Ponadto w wideo podcastu Moss twierdzi, że tak nie człowiek-wilk film, więc wszelkie spekulacje, że jest to projekt typu crossover, pozostają w powietrzu.

Tymczasem Universal Studios jest w trakcie budowy całorocznego domu duchów Las Vegas który zaprezentuje niektóre z ich klasycznych filmowych potworów. W zależności od frekwencji może to być impuls, którego potrzebuje studio, aby ponownie zainteresować widzów adresami IP ich stworzeń i nakręcić więcej filmów na ich podstawie.

Otwarcie projektu w Las Vegas ma nastąpić w 2025 r., co zbiegnie się z otwarciem nowego, właściwego parku tematycznego w Orlando o nazwie Epicki wszechświat.

Recenzja „Wojny domowej”: czy warto obejrzeć?

Kontynuuj czytanie

Aktualności

Seria thrillerów „Uznani za niewinnych” Jake’a Gyllenhaala ma wcześniejszą datę premiery

Opublikowany

on

Jake Gyllenhaal uważany jest za niewinnego

Limitowana seria Jake’a Gyllenhaala Domniemany niewinny spada w AppleTV+ 12 czerwca zamiast 14 czerwca, jak pierwotnie planowano. Gwiazda, której Zajazd reboot ma zebrał mieszane recenzje na Amazon Prime, po raz pierwszy od czasu swojego pojawienia się na małym ekranie Zabójstwo: Życie na ulicy w 1994 roku.

Jake Gyllenhaal w „Uznanym za niewinnego”

Domniemany niewinny jest produkowany przez David E. Kelley, Zły robot JJ Abramsa, Warner Bros Jest to adaptacja filmu Scotta Turowa z 1990 roku, w którym Harrison Ford gra prawnika pełniącego podwójną funkcję śledczego poszukującego mordercy swojego kolegi.

Tego typu seksowne thrillery były popularne w latach 90. i zwykle zawierały zwroty akcji. Oto zwiastun oryginału:

Zgodnie z Ostateczny termin, Domniemany niewinny nie odbiega daleko od materiału źródłowego: „…the Domniemany niewinny serial będzie eksplorować obsesje, seks, politykę oraz siłę i granice miłości, gdy oskarżony walczy o utrzymanie rodziny i małżeństwa”.

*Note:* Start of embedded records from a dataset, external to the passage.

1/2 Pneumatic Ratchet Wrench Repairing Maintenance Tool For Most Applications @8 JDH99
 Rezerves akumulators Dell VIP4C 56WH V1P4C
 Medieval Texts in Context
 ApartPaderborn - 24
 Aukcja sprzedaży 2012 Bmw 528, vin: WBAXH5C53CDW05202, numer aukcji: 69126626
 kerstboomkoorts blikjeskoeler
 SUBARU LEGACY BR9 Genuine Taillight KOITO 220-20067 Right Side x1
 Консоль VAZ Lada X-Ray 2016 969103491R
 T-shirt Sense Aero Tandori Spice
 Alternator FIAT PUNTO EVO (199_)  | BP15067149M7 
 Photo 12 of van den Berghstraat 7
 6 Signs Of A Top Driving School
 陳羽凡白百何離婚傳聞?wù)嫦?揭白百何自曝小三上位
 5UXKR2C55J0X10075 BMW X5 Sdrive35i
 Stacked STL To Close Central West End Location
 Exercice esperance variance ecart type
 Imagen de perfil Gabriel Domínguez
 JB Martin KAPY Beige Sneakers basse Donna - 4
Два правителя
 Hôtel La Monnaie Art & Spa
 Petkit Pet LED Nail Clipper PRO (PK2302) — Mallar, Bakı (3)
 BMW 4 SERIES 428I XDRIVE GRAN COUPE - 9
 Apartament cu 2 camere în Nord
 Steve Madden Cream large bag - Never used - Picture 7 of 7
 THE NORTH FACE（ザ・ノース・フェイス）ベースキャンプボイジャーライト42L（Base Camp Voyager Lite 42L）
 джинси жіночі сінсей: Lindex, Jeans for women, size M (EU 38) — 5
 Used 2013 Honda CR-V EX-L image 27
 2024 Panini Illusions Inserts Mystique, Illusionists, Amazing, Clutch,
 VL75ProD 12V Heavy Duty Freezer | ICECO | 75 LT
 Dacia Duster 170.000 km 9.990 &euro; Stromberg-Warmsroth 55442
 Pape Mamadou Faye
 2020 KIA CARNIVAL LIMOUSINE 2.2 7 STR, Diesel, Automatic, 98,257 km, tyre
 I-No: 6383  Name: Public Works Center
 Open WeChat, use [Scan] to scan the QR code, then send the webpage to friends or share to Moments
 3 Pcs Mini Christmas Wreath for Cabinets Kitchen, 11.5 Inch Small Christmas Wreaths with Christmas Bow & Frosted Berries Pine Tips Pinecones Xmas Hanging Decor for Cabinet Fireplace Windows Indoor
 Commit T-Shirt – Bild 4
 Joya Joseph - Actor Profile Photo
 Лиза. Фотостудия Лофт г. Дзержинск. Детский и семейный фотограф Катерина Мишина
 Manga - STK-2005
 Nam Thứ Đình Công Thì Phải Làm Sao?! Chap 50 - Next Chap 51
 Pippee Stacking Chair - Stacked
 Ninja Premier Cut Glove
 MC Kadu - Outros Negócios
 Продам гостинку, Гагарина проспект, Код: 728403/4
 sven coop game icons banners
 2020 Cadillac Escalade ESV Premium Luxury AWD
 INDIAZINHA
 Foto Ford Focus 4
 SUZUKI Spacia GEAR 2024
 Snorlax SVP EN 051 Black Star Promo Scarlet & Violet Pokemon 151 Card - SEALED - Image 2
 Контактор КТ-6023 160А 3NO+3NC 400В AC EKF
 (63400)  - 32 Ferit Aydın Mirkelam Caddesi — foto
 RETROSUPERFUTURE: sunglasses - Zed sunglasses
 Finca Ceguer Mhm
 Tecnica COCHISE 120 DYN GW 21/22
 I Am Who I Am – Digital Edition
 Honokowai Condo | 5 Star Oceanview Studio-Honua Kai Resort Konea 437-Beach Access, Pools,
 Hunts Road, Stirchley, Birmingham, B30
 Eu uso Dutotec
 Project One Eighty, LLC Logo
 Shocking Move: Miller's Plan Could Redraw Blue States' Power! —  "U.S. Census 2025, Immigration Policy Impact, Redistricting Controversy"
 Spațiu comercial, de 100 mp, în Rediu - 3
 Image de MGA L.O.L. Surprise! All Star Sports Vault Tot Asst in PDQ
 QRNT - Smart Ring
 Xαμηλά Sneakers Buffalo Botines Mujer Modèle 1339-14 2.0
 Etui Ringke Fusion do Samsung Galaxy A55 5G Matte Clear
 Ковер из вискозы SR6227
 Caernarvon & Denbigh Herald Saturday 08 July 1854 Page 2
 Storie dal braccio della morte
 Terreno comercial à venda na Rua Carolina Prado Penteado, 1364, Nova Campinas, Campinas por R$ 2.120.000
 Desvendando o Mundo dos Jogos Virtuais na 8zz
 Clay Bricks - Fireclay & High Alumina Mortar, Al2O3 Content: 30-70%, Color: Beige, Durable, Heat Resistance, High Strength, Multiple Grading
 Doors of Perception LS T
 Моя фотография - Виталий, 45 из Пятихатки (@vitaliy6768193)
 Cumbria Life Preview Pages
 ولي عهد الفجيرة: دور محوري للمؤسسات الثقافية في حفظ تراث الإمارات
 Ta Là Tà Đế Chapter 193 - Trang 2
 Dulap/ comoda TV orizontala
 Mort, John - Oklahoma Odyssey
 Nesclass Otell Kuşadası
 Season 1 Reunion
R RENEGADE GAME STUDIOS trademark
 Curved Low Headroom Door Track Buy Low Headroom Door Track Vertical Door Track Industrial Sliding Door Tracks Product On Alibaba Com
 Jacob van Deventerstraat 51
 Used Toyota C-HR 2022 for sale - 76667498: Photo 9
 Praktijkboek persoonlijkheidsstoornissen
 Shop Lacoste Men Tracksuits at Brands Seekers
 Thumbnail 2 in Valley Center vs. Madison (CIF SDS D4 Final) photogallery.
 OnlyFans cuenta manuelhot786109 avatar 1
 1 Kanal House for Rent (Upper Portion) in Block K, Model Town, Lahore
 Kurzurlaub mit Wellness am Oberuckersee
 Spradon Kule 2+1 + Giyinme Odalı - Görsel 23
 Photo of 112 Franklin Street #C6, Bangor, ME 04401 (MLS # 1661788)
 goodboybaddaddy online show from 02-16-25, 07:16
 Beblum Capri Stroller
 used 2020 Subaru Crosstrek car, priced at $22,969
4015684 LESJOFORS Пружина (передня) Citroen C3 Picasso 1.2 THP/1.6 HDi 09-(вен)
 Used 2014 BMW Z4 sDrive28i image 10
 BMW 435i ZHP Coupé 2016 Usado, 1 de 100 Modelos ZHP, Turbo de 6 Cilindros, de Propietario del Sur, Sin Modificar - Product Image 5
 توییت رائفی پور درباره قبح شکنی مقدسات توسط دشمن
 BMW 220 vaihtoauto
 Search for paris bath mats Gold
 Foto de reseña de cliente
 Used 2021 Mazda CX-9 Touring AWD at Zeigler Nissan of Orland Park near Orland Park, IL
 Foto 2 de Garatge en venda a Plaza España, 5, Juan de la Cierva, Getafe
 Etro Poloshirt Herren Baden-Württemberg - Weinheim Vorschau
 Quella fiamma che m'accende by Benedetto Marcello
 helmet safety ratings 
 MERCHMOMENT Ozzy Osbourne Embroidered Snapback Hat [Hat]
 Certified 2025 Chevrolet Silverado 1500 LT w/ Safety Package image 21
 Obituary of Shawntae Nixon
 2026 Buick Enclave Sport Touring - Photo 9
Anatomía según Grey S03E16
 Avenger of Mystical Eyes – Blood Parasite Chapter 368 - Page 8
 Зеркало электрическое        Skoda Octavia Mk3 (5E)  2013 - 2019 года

Następnym krokiem dla Gyllenhaala jest Guy Ritchie film akcji pt W Szarości premiera zaplanowana na styczeń 2025.

Domniemany niewinny to ośmioodcinkowy, limitowany serial, który będzie emitowany w AppleTV+ od 12 czerwca.

Recenzja „Wojny domowej”: czy warto obejrzeć?